>> BEGIN LISTED ENTRIES
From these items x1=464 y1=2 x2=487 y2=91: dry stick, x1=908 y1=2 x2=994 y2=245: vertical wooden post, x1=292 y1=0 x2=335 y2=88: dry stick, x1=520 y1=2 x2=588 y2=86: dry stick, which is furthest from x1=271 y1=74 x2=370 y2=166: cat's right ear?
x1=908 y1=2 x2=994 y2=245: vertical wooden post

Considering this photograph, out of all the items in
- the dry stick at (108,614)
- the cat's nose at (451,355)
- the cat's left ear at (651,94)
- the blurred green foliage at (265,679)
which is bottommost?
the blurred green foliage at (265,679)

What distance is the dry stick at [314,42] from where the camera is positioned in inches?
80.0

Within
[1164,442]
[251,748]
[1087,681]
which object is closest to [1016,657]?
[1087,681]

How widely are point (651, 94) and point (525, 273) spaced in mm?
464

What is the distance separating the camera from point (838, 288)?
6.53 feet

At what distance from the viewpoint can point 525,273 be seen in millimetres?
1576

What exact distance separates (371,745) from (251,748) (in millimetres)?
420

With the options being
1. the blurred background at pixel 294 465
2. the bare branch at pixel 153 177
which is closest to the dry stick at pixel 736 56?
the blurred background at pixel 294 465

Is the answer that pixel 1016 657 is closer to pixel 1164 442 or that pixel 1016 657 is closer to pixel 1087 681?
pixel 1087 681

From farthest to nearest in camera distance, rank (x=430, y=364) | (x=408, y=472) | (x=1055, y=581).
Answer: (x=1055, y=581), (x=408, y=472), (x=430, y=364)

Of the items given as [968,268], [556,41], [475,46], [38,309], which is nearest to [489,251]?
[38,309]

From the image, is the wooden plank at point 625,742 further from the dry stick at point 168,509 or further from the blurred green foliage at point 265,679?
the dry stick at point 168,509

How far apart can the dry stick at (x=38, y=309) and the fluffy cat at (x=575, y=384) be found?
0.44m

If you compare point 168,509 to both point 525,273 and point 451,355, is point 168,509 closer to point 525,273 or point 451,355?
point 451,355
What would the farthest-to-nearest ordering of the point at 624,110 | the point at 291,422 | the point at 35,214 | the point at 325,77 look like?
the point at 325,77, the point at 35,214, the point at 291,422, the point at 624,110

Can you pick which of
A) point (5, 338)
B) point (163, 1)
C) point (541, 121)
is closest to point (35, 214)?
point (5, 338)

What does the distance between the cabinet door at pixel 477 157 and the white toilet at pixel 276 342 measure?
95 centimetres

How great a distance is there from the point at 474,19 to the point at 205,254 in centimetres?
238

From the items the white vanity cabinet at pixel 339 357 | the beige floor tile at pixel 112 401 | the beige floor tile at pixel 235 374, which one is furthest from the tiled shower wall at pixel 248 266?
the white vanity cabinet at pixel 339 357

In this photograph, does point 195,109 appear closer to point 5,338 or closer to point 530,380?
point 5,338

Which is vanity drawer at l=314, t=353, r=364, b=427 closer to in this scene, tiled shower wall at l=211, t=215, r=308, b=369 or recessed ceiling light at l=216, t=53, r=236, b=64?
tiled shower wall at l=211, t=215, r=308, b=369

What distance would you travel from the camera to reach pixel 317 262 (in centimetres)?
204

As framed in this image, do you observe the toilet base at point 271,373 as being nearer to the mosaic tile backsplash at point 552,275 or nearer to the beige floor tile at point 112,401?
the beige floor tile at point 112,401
>> END LISTED ENTRIES
→ **THE TASK**
Could you reproduce the data above verbatim, covering the stretch from the line containing "What distance would" through the final line?

→ **EXERCISE OUTPUT**
What distance would you travel from the camera to reach pixel 317 262 (in centimetres)?
204

As framed in this image, do you observe the toilet base at point 271,373 as being nearer to the mosaic tile backsplash at point 552,275 or nearer to the beige floor tile at point 112,401?
the beige floor tile at point 112,401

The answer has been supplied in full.